The Farr Institute Scotland will be closely integrated with NHS infrastructure and will be managed as a joint academic/NHS collaboration. It will be configured as one hub of a Scottish network of safe havens, with regional hubs in the NRS regional nodes in Aberdeen, Dundee, Edinburgh and Glasgow. A senior management team has been created to ensure good governance and delivery of the vision of the Institute. Leadership has been strengthened by co-opting experienced NHS and University leaders, who can bring a distinctive set of skills, including lay representation, informatics, clinical medicine, general practice, the law, ethics, NHS, epidemiology, social science and the pharmaceutical industry. An International Advisory Board has been established to provide independent oversight of the Institute, and ensure the highest standards of research excellence are combined with clear strategic direction.

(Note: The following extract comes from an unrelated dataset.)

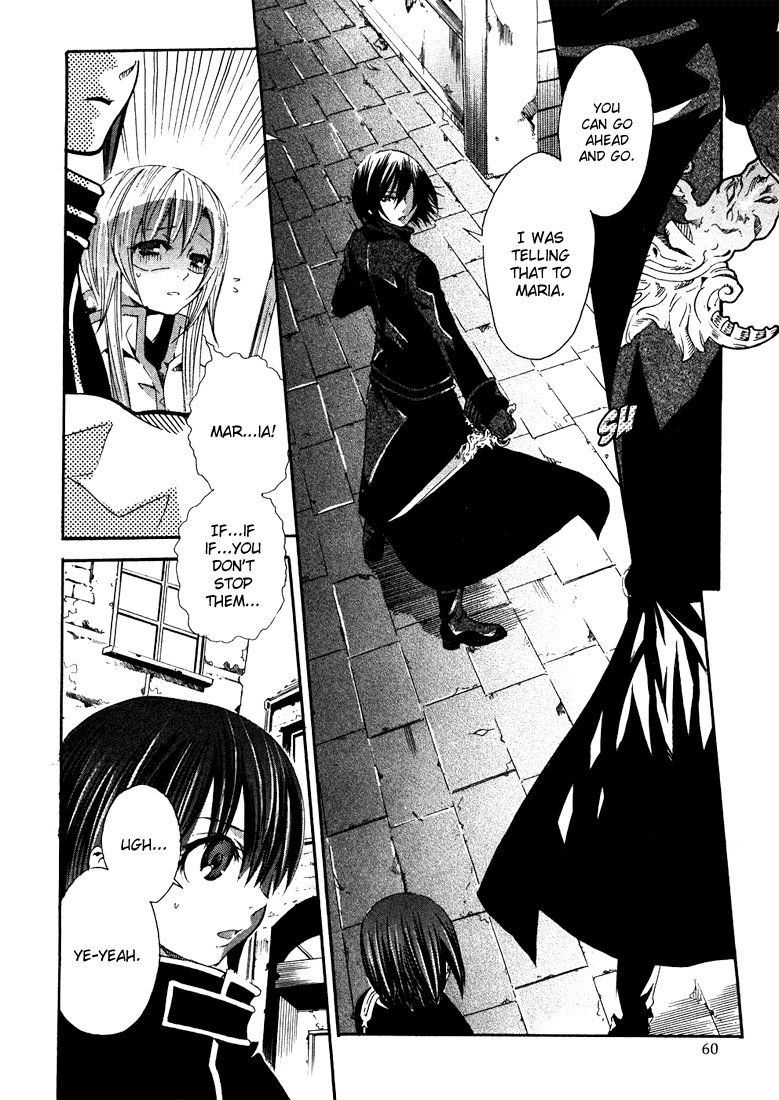 Bara no Maria Chapter 2 page 14 - Chapter 2: Super Massive Black Hole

A final important development to note is that the UK Administrative Data Taskforce (ADT), led by the Economic and Social Research Council (ESRC), MRC and the Wellcome Trust, called for the establishment of Administrative Data Research Centres (ADRC) in each of the four UK countries18 (Box 8). In 2013, Scotland was awarded £7.9 million to establish the Scottish ADRC.
2.8 Connectivity between Universities, the NHS and Industry in Scotland
Scotland has a strong international profile in life sciences and medicine, with significant MRC and EU grant portfolios and national pooling initiatives. It is also home to leading international institutions in informatics and bioinformatics. The Scottish Government has long recognised the importance of the life science sector to national economic development. Universities in Scotland have built strong long standing partnerships with the NHS, both at the level of local NHS Boards and nationally. SHIP itself is a good example of collaboration between leading universities and NHS NSS. Interaction between the universities and NHS and other centres of excellence in Scotland and the UK will be essential to facilitate the development of new clinical information systems to record and analyse the new genetic datasets and other biologic data as they emerge. Scotland has also recently committed substantial funds to innovation centres in digital healthcare and stratified medicine (led by informatics and medical scientists).
The potential for Scotland to be world-leading in health and biomedical informatics was acknowledged by the Council of Economic Advisers First Annual Chair's Report to the First Minister published on 28th March 2013[28]: This supported the development of a Health and Biomedical Informatics Research Strategy for Scotland and the creation of a Scottish Health and Biomedical Informatics Research Institute, which would focus on addressing the challenges of handling the linking of medical and genetic information and other heterogeneous data types in order to maximise the value of these unique sources of information across Scotland. It emphasised that in order to strengthen Scotland's international position in this area there should be a clear link between the ambitions and milestones set out in the Strategy and its funding.